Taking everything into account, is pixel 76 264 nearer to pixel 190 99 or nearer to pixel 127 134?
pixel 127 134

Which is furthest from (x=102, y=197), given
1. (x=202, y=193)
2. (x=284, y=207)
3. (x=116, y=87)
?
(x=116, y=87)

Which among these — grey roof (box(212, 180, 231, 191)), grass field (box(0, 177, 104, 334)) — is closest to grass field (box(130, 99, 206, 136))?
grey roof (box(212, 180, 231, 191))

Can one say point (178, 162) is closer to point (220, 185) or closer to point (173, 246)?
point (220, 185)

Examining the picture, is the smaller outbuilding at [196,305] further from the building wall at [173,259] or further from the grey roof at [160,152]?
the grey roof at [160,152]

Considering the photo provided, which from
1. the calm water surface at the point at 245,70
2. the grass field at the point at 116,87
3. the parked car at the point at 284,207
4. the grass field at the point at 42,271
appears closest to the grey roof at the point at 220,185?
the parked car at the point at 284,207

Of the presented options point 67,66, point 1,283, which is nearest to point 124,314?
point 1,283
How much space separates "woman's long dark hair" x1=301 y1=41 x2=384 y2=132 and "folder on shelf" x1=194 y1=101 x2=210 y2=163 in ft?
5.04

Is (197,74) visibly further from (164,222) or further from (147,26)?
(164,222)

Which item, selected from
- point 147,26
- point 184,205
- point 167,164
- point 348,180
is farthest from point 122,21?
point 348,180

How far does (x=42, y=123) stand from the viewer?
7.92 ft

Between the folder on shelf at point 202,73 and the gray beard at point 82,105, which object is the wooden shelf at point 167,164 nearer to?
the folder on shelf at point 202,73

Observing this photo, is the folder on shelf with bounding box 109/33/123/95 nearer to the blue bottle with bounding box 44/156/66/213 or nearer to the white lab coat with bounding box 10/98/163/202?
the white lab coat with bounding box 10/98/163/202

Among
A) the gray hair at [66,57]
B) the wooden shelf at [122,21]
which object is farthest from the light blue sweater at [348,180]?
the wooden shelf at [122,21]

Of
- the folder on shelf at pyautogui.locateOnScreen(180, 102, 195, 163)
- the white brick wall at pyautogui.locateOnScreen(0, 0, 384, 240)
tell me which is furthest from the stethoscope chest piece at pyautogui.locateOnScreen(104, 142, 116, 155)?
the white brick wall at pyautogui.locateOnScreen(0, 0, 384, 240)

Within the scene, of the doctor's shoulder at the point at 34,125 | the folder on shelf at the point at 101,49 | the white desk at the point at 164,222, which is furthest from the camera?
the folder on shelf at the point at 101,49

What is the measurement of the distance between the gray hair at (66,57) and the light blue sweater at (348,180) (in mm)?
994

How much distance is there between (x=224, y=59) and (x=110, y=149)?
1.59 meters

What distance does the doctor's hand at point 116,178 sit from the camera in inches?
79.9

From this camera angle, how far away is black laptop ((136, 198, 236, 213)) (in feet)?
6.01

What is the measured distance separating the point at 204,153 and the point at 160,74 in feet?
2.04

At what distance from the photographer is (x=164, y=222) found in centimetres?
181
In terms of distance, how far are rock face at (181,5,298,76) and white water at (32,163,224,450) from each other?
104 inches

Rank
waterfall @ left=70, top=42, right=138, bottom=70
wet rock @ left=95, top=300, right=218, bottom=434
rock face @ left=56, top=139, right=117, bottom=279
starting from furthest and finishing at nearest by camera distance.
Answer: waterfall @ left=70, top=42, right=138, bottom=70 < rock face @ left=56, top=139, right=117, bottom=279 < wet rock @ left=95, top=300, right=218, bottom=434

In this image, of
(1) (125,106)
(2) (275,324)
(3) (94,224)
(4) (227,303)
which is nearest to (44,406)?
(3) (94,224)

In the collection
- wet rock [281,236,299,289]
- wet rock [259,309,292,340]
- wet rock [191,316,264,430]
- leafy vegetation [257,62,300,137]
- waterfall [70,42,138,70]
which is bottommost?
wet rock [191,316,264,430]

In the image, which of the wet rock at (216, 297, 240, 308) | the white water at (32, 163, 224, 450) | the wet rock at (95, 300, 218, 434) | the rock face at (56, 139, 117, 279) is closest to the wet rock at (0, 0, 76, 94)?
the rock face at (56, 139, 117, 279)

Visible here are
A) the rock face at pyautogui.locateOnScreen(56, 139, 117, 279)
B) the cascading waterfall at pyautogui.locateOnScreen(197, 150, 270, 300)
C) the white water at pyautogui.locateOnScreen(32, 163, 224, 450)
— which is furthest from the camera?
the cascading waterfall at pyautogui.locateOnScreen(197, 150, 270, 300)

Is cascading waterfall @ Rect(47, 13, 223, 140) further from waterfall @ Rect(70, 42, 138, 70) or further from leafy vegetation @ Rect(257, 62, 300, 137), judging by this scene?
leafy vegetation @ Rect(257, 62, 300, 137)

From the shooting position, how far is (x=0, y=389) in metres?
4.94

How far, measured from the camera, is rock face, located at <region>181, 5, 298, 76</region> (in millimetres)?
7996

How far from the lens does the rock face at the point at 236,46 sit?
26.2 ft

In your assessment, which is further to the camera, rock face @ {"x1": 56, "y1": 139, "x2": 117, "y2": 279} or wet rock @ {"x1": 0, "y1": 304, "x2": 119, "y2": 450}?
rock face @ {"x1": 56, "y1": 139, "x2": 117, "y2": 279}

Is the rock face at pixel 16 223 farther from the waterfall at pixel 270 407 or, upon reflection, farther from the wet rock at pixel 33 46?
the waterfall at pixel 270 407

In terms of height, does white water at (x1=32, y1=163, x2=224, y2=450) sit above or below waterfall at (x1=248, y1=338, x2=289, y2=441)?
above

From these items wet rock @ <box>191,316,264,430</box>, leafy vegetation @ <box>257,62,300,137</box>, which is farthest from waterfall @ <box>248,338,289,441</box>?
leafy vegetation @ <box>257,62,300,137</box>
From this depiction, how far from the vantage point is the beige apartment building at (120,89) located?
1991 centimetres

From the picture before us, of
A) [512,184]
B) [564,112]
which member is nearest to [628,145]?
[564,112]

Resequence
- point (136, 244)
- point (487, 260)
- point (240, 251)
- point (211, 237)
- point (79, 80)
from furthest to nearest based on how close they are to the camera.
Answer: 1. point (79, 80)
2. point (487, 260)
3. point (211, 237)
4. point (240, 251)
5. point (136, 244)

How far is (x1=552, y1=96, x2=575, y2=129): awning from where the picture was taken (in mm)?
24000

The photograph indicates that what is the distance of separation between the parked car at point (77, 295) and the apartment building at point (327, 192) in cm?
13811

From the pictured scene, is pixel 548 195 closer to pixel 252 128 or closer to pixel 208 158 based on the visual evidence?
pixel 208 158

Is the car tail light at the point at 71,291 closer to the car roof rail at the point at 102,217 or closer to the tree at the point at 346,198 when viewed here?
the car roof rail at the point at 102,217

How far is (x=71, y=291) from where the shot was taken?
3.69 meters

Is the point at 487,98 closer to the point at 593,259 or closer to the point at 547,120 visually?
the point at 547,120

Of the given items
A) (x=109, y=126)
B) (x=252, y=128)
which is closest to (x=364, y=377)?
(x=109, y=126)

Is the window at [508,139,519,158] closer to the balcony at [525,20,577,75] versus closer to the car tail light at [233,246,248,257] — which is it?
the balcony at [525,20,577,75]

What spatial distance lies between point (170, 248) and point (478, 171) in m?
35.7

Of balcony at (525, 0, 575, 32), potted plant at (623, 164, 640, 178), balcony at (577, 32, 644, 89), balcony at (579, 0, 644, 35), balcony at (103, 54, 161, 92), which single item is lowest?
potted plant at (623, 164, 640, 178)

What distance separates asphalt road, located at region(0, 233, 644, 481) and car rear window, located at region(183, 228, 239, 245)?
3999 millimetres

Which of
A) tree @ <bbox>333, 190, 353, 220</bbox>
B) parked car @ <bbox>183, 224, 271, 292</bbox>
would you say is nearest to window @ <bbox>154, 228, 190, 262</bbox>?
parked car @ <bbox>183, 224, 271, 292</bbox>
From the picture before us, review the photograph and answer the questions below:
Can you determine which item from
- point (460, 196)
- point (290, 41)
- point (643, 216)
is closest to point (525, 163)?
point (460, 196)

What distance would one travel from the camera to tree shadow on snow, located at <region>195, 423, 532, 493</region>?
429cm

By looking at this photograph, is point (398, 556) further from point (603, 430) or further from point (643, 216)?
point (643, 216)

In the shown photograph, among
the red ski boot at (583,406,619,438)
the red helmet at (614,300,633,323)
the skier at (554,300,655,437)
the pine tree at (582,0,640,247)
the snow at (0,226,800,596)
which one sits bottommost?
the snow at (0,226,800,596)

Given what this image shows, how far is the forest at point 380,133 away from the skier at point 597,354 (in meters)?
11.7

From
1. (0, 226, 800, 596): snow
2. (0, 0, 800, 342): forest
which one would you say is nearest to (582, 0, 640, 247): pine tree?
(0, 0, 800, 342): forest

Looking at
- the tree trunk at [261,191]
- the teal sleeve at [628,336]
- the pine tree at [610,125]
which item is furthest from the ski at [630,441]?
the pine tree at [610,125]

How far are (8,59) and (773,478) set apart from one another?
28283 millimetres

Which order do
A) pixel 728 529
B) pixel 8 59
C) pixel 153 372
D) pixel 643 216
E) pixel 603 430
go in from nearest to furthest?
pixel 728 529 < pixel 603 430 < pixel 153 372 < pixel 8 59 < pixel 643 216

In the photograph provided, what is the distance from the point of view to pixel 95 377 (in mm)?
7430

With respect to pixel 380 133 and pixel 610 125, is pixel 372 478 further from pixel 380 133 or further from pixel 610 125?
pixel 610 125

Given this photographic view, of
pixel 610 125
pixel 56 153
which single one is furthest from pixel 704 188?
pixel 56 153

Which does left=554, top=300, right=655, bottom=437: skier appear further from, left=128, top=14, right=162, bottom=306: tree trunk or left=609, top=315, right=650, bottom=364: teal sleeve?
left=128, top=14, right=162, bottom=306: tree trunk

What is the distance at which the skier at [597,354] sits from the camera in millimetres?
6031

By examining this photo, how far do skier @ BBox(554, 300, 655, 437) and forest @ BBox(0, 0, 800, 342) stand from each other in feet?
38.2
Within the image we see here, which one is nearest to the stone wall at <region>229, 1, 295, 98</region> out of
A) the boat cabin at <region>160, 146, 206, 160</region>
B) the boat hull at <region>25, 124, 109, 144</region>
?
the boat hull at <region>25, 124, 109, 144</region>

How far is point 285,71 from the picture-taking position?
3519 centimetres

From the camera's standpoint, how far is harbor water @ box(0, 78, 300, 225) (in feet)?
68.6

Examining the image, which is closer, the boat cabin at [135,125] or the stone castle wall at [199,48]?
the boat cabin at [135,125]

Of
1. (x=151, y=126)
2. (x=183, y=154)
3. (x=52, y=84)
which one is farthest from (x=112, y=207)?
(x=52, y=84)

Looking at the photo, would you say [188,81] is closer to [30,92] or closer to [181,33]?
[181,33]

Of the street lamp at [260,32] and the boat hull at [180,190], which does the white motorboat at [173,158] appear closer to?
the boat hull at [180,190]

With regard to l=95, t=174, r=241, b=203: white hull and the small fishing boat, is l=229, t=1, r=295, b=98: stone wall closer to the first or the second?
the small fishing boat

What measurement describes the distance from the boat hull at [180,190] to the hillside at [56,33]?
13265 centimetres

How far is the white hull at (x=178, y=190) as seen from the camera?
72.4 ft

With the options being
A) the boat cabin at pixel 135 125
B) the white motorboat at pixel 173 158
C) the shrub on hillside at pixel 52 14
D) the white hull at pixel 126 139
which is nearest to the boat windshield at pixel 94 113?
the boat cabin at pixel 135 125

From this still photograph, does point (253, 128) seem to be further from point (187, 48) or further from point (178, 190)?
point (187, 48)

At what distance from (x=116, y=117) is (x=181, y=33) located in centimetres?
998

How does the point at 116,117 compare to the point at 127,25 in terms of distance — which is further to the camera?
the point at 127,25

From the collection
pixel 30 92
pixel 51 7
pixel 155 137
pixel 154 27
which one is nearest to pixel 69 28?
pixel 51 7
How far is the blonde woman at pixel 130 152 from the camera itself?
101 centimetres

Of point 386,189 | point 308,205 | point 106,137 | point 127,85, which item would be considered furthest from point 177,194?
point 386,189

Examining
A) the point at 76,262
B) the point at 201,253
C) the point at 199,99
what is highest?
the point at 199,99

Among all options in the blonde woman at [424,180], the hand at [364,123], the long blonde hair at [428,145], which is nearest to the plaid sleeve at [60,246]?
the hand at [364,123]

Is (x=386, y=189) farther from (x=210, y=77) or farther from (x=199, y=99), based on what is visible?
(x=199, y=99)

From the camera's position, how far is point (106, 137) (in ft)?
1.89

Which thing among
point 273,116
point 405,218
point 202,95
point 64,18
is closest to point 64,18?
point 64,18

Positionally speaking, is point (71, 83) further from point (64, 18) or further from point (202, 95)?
-*-
• [Directions for this task] Return every line from the one holding "From this still" through the end of the data, exactly as it appears, with both ends kept and nothing else.

• [Solution for this problem]
From this still photograph, does point (253, 128) seem to be further from point (187, 48) or further from point (178, 190)?
point (187, 48)

At what distance from (x=116, y=117) is (x=181, y=33) located in centimetres?
998

How does the point at 116,117 compare to the point at 127,25 in terms of distance — which is further to the camera?
the point at 127,25

From the collection
pixel 30 92
pixel 51 7
pixel 155 137
pixel 154 27
which one is nearest to pixel 69 28?
pixel 51 7
How far is the blonde woman at pixel 130 152 from the camera itself?
101 centimetres

Of point 386,189 | point 308,205 | point 106,137 | point 127,85, which item would be considered furthest from point 177,194?
point 386,189

Examining
A) the point at 76,262
B) the point at 201,253
C) the point at 199,99
what is highest?
the point at 199,99

Among all options in the blonde woman at [424,180], the hand at [364,123], the long blonde hair at [428,145], which is nearest to the plaid sleeve at [60,246]?
the hand at [364,123]

Is (x=386, y=189) farther from (x=210, y=77) or farther from (x=199, y=99), based on what is visible?
(x=199, y=99)

From the camera's position, how far is point (106, 137) (in ft)?
1.89

Which thing among
point 273,116
point 405,218
point 202,95
point 64,18
is closest to point 64,18?
point 64,18

Positionally speaking, is point (71, 83) further from point (64, 18) or further from point (202, 95)?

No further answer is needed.